Live and let fly: Pakistan fears India’s new giant flag could be used for spying

Live and let fly: Pakistan fears India’s new giant flag could be used for spying
Pakistan has expressed fears that neighboring India’s new 360 foot (110 meter) high flag, which can be seen all the way from Lahore, could be used to as a spying mechanism.

India erected the flag in Attari, just 200 meters from the Attari-Wagah border in Punjab in northern India on Sunday. The flag is 80 feet wide and 120 feet long. Floodlights have been set up so that it remains visible at night.

However, Pakistan Rangers complained to the Border Security Force that the flagpole could be used for surveillance, the Khaleej Times reports.

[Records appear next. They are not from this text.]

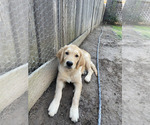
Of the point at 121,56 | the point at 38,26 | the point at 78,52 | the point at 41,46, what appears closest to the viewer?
the point at 38,26

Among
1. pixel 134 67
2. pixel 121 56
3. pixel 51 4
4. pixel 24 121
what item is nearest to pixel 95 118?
pixel 24 121

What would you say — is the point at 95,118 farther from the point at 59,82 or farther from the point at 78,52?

Pakistan has reportedly accused India of violating international treaties and asked for the flag to be moved so that it is no longer visible from Lahore.

Indian authorities said the flag had been raised 200 meters from the zero line and was not violating any treaties. “It is our national flag and nobody can stop us from hoisting it on our soil," Punjab minister Anil Joshi, who helped organize the project, said.

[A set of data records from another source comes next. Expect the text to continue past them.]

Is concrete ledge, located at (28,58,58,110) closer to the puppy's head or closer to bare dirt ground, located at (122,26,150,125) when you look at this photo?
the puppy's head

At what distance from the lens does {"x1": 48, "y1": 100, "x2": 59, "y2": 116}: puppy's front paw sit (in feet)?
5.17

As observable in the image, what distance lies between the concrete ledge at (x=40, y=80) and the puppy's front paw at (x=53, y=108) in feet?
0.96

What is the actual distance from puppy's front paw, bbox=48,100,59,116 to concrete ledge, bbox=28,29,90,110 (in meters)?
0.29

“This is the right place to [locate] this project as thousands of people come here every day,” he told the Hindustan Times. “This will inculcate a feeling of patriotism in their minds.”

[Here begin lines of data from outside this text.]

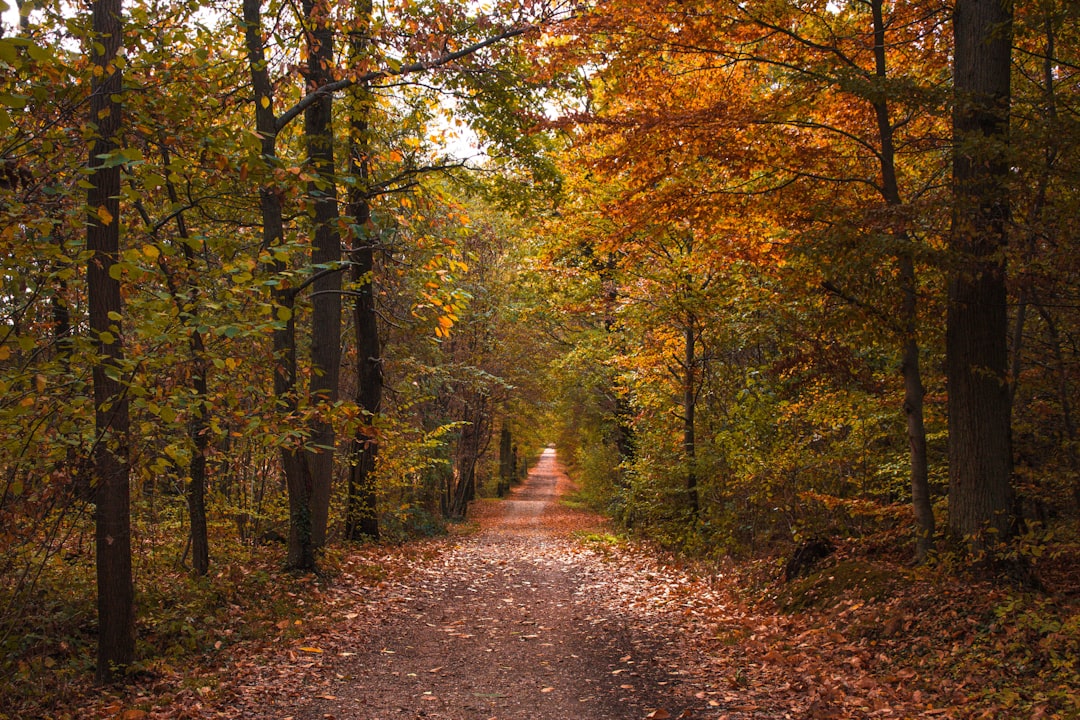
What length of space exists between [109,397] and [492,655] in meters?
4.33

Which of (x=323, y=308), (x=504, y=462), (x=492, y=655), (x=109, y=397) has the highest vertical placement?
(x=323, y=308)

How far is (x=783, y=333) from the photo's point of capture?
28.7ft

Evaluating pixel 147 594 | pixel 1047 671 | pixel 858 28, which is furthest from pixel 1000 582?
pixel 147 594

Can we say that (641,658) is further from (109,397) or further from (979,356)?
(109,397)

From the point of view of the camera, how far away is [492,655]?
23.9 feet

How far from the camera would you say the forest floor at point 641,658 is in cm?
540

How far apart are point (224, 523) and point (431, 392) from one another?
21.5 feet

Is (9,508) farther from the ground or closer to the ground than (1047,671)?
farther from the ground

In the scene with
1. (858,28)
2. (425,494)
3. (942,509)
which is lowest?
(425,494)

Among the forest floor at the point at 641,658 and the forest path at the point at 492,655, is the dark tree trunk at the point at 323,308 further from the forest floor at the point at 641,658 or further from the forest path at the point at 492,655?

Flag lowering at the border has become a show of patriotism, as thousands of tourists gather to watch the daily retreat ceremonies from both India and Pakistan.

READ MORE: India to deploy hundreds of main battle tanks along border with Pakistan

India and Pakistan increased decades-long tensions in September, after two Pakistani soldiers were killed when India conducted targeted strikes within Pakistan’s territory in Kashmir.

The strikes took place after 18 Indian soldiers were killed in an attack on an Indian army base in India-administered Kashmir. India and Pakistan lay claim to Kashmir, with each side controlling areas within.